Saranno potenziate le infrastrutture tecnologiche centrali del ministero, con un sottinteso riferimento al cloud della sanità, come processo generale europeo di un cloud della pubblica amministrazione, interoperabile con gli altri Paesi membri. Ci sarà una parte dedicata alla gestione dei Big Data e dell’intelligenza artificiale, con capacità di previsioni e proiezioni, anche riferite al completamento del Polo nazionale di prevenzione sanitaria. Per questo investimento si prevede 1 mld di euro, di cui 520 mln già disponibili e 430 mln di risorse nuove.
PIÙ COMPETENZE DIGITALI PER MEDICI, OPERATORI E ORGANIZZATORI
Disporre di Fascicoli sanitari digitali non è sufficiente senza le risorse umane, per cui il PNRR risponde con la formazione.
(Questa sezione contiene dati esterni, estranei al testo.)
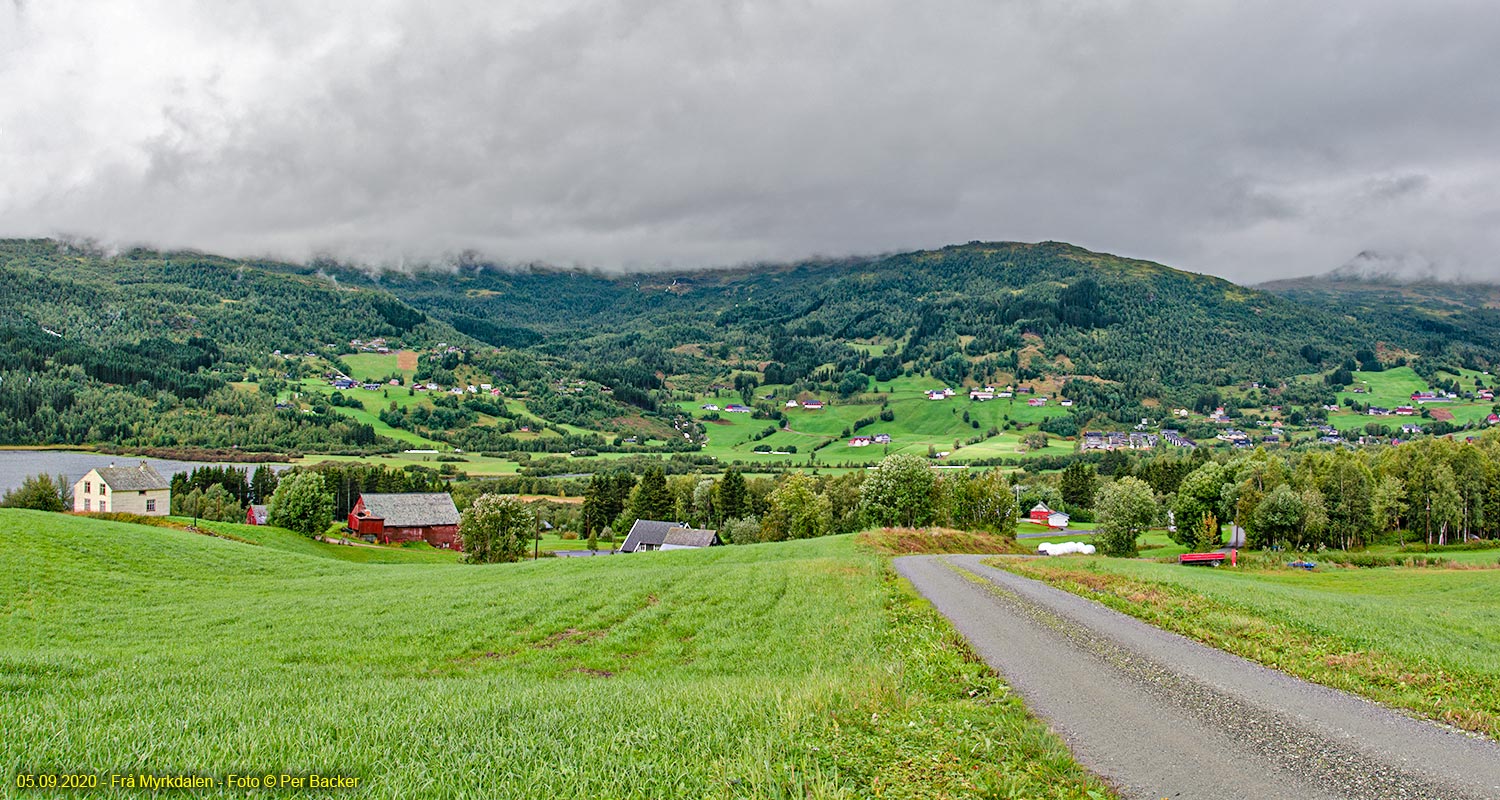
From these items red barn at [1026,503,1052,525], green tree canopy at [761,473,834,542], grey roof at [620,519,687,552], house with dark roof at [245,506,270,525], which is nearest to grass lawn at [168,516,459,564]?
grey roof at [620,519,687,552]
Anche se la bozza del documento non entra nel dettaglio dello stato dell’arte, ci si può qui riferire ai dati dell’Osservatorio Innovazione Digitale del Politecnico di Milano. L’interscambio di dati e documenti sui pazienti attraverso processi informatizzati è utilizzato dal 29% delle aziende sanitarie. Sul piano amministrativo va meglio, la gestione dei dati anagrafici è digitale nell’80% dei casi, ma solo un terzo delle aziende utilizza un supporto digitale per i piani di assistenza individuale. Con il medico di famiglia (MMG) la situazione è poi critica: nel 2019, 7 su 10 richiedevano la presenza di persona dei pazienti, e prima della pandemia il 19% comunicava con il paziente con la posta elettronica, il 9% con gli sms e il 14% con WhatsApp. Durante la crisi si è risposto con gli strumenti a disposizione, per esempio con piattaforme tipo Zoom o Skype.
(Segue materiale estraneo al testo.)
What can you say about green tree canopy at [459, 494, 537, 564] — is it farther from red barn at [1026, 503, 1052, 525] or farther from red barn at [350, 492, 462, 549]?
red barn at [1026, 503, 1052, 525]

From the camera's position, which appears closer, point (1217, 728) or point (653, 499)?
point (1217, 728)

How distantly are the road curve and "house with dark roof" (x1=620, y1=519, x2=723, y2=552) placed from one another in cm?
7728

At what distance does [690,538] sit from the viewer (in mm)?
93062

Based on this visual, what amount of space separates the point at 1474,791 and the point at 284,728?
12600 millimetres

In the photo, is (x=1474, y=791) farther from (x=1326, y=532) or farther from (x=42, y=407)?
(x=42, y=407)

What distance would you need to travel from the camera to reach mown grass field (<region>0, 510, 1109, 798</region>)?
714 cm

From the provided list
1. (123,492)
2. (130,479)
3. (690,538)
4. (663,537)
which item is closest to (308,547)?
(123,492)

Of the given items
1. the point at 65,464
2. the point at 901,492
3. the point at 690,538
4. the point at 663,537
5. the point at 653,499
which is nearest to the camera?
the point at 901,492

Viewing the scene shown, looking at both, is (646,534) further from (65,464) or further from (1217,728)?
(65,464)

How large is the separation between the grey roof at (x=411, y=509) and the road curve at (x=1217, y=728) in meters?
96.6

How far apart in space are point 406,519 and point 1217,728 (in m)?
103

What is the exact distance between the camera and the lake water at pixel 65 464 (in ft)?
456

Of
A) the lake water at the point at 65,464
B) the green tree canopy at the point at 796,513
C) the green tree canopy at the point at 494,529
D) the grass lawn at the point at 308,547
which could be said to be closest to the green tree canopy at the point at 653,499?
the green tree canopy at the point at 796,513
Il Pnrr prevede allora una formazione al digitale fino alla fine del 2026, con borse di studio dedicate per la medicina generale in tre cicli triennali, con un piano straordinario di formazione del personale ospedaliero, con un percorso dedicato per i ruoli di vertice degli organismi del sistema sanitario nazionale e delle strutture macro-organizzative, e con tre progetti per i centri di trasferimento tecnologico.
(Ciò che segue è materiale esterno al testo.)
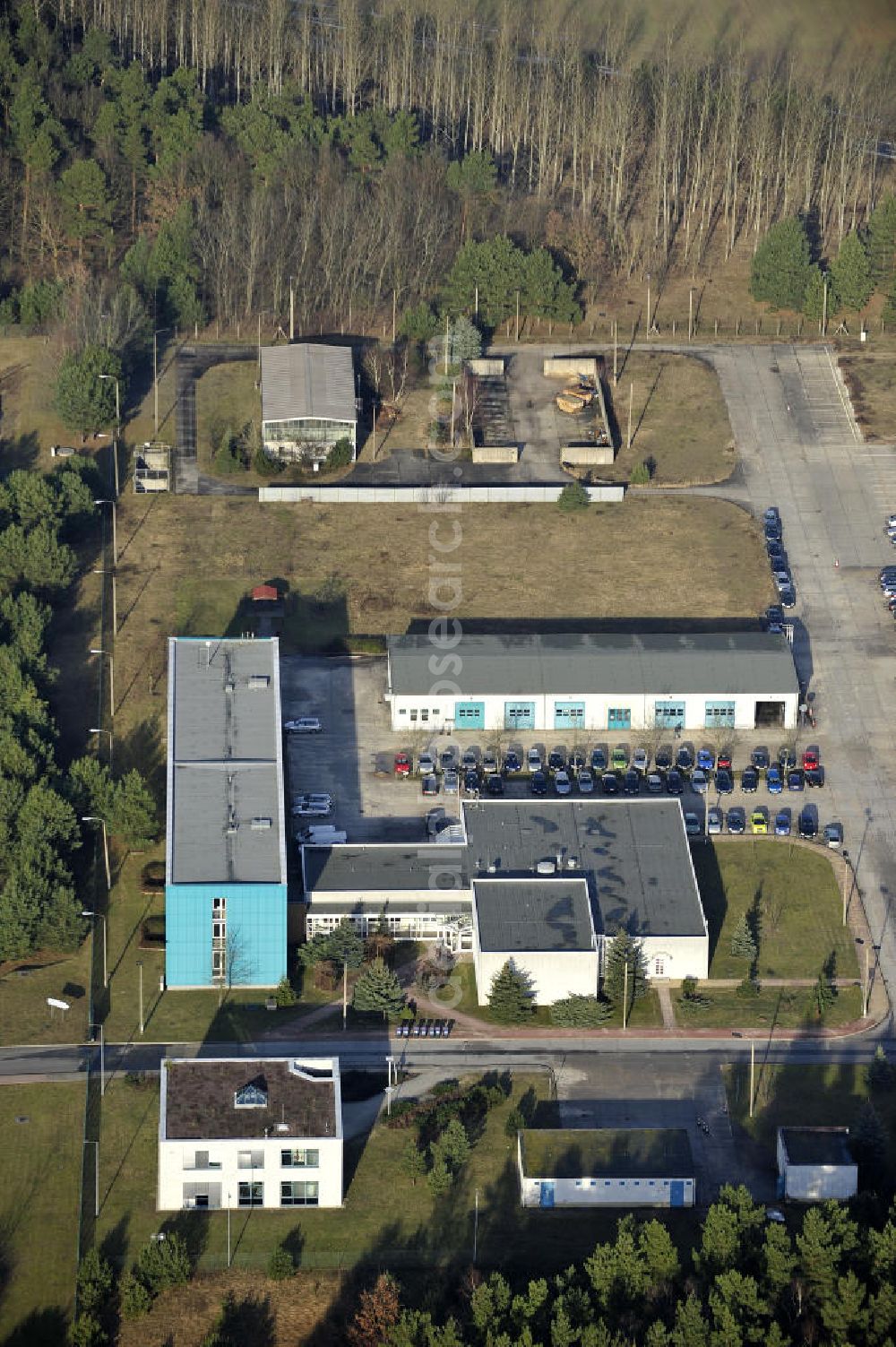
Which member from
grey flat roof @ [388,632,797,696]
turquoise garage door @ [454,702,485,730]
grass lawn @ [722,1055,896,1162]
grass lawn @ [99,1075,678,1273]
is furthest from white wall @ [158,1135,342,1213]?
turquoise garage door @ [454,702,485,730]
Nella bozza di Pnrr dell’11 marzo, il valore di spesa per la formazione è di 200 milioni di euro, a cui aggiungere 1,31 mld di REACT-EU, che sembrerebbero però già stanziati e spesi durante la pandemia. I 200 mln “nuovi” comunque non sembrano molti, se si confrontano grossolanamente con la sola parte di Fondo sociale europeo del Programma Puglia (POR), che per il 2014-2020 valeva 772 mln di euro.